For those who are still trying to find “alternative” routes to the EU market for CBDs, the following Q&A of the EU Parliament and EU Commission shall clarify the situation once and for all.
In its ruling of 19 November 2020, the Court of Justice of the European Union ruled that cannabidiol (CBD) ‘does not appear to have any psychotropic effect or any harmful effect on human health’(1).
In the following week, the Commission stated that ‘in light of the comments received from applicants and of the recent Court’s judgment in case C-663/184, the Commission has reviewed its preliminary assessment and concludes that cannabidiol should not be considered as drug within the meaning of the United Nations Single Convention on Narcotic Drugs of 1961 in so far as it does not have psychotropic effect.
As a consequence, cannabidiol can be qualified as food, provided that also the other conditions of Article 2 of Regulation (EC) No178/2002 are met.
1. Does the Commission have information about why the Irish Government has not acted on these developments?
2. Why is it that small businesses are still being raided and harassed(2) even though they are selling items such as raw hemp and CBD, which can both be qualified as food?
|(1)1.C-663/18, B S and C A (Commercialisation du cannabidiol- CBD)2020 https://eur-lex.europa.eu/legal-content/EN/TXT/?uri=CELEX%3A62018CJ0663|
EU COMMISSION ANSWERS
Member States have the primary responsibility for transposing, applying and implementing EU law correctly.

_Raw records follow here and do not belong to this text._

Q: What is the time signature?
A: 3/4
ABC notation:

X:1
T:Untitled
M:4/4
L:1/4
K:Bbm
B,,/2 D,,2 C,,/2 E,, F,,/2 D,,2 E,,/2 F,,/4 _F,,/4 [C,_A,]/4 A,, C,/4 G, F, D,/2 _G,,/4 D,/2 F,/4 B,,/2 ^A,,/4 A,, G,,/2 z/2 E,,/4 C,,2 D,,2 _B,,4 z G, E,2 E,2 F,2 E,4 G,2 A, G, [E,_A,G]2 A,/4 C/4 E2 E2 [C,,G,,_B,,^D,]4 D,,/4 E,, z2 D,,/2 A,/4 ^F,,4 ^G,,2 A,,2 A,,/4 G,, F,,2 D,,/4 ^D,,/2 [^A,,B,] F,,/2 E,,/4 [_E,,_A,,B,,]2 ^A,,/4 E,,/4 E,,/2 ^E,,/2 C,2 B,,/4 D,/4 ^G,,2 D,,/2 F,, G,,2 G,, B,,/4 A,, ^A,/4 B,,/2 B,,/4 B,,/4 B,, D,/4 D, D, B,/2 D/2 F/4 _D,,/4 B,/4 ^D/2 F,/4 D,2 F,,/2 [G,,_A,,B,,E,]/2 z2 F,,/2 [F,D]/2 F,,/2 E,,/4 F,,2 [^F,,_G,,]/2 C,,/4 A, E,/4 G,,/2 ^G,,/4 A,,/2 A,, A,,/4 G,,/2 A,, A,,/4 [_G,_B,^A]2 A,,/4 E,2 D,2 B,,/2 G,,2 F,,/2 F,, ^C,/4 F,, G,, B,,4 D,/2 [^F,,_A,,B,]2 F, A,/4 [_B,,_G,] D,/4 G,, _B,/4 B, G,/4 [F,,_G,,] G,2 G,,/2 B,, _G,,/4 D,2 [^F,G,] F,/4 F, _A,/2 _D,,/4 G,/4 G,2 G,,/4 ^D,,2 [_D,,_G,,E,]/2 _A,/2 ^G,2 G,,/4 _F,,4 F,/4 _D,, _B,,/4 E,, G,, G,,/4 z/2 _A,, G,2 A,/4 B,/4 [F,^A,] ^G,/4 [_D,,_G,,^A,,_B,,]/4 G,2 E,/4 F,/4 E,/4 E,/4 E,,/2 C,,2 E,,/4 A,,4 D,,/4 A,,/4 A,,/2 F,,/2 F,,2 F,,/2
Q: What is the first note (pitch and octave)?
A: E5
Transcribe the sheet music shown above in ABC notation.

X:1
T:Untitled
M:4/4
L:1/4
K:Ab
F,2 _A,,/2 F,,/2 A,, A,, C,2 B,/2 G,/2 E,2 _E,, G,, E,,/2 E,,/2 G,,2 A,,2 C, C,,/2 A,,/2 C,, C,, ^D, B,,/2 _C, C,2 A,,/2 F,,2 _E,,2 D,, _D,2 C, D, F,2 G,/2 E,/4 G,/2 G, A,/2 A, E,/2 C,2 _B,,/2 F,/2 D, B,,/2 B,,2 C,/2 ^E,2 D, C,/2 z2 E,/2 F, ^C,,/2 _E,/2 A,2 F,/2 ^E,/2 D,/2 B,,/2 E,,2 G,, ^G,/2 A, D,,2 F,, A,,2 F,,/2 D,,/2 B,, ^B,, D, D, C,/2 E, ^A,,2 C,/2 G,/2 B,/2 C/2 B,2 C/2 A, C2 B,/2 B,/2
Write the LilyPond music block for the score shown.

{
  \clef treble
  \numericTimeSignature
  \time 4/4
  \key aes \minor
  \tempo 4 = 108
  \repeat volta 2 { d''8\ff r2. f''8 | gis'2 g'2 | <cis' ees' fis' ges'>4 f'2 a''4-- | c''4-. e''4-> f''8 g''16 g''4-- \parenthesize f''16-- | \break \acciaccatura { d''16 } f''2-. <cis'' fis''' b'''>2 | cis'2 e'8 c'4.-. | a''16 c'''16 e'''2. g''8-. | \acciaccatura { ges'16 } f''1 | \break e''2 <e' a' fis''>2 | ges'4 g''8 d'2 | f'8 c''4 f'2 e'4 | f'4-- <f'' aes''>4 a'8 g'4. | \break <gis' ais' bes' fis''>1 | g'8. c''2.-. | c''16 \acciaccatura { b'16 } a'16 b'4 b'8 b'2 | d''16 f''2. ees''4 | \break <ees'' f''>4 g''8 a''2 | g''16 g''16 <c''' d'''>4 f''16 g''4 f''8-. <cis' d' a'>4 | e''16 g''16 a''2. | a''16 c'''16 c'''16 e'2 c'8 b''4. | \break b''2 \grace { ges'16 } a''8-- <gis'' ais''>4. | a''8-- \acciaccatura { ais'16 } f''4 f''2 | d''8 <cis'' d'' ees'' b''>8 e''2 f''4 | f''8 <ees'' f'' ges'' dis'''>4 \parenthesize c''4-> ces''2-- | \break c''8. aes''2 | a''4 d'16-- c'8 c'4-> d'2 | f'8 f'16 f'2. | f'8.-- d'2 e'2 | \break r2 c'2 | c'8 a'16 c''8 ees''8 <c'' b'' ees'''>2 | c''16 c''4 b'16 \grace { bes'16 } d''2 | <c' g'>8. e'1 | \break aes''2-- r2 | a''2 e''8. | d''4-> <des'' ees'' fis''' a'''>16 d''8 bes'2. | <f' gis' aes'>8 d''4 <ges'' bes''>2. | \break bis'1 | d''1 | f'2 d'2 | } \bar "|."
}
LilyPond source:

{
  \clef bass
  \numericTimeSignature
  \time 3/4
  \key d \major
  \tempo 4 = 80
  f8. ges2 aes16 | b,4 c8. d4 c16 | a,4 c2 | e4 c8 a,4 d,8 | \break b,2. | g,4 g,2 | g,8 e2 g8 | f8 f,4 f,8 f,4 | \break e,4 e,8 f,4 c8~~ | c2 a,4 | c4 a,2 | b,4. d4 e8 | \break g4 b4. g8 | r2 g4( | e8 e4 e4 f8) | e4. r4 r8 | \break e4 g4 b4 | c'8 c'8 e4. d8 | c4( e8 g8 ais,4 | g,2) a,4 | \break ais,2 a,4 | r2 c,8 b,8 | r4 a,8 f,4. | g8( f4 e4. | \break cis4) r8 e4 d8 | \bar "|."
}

The Commission assists Member States in this task and ensures that the EU law is applied correctly.
In particular, the products the Honourable Member refers to may be considered as medicinal ones in accordance with the rules laid down in the Medicinal Products Directive. In light of the jurisprudence of the Court of Justice of the EU, Member States are responsible for assessing the characteristics of the product in question on a case-by-case basis to determine whether a product qualifies as a medicinal product or not.
If not, the Commission considers that cannabidiol (CBD) can be qualified as food provided that also the other conditions of Article 2 of Regulation (EC) No 178/20022 are met.
Additional conditions for its placing on the market apply, in line with the EU acquis.
Foods which were not used for human consumption to a significant degree within the Union before 15 May 1997 and fall under at least one of the listed categories are subject to the Novel Foods Regulation.
In 2019, Member States considered that no history of human consumption for cannabidiol as food before 15 May 1997 could be demonstrated, and that it should be regarded as ‘novel’, and thus be subject to the novel food Regulation. Such products must therefore go through a pre-market authorisation process, which includes a safety assessment by the European Food Safety Authority (EFSA). To date, no CBD product has been authorised as a novel food in the European Union.